Yes we did have a couple of problems with our EVA5000's (purchased in the last 18 months) that ranged in disruption from a few minutes to one that lasted nearly a day - with some loss of data on one outage! These failures have been attributed to bad drive firmware or VCS code or simply "load related". ALL of our EVA5Ks are HP-UX connected and subjected to very very high loads. We use BusinessCopy/EVA to do snapshot/snapclones as fallback but since the copy/snapshot resides on the SAME EVA as your production - ALL YOUR DATA will be unavailable if your lone EVA Fails. IF you've two EVAs - you can use LVM or VxVM mirroring to mitigate the risks and provide HA uptime or use the more expensive solution - called Continous Access/EVA - which is not really a mirroring solution but rather a DR solution.

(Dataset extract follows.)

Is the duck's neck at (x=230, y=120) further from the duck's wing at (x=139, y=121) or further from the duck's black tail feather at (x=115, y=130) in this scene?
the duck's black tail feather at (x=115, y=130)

If your environment is Windows, Tru64 or OpenVMS - then the EVA's should be a right fit as I've never gone accross any failures of EVA's hooked up to those environments. Which makes me suspect that the EVAs were really meant for those environments to begin with -- being a Compaq (DEC) product that was inherited by HP...

Go with the XP if your environment needs predictive scalability and performance and uptime out of a single array solution. Longer term - it will actually come out cheaper than most IT ROI formulas will indicate.


Hakuna Matata

Favourite Toy:
AMD Athlon II X6 1090T 6-core, 16GB RAM, 12TB ZFS RAIDZ-2 Storage. Linux Centos 5.6 running KVM Hypervisor. Virtual Machines: Ubuntu, Mint, Solaris 10, Windows 7 Professional, Windows XP Pro, Windows Server 2008R2, DOS 6.22, OpenFiler
Dave La Mar
Honored Contributor

Re: XP512 vs EVA5000

Back to the top.
I would hope there are more opinions out there.
I will be closing this thread on 02/02 unless there is sufficient response to justify keeping it open longer.

Thanks to the Ian and Nelson for contributions thus far.

Regards,

dl
"I'm not dumb. I just have a command of thoroughly useless information."
Dave La Mar
Honored Contributor

Re: XP512 vs EVA5000

Points were awarded for the relevance of the input as well as the value.
A bit disappointed in the number of responses, possibly should have cross posted, but I abhor doing that.
Ian and Nelson, thank you for taking the time to share your insights.

I sincerely hope we are making the right decision since the EVA purchase appears to be a forgone conclusion.

dl
"I'm not dumb. I just have a command of thoroughly useless information."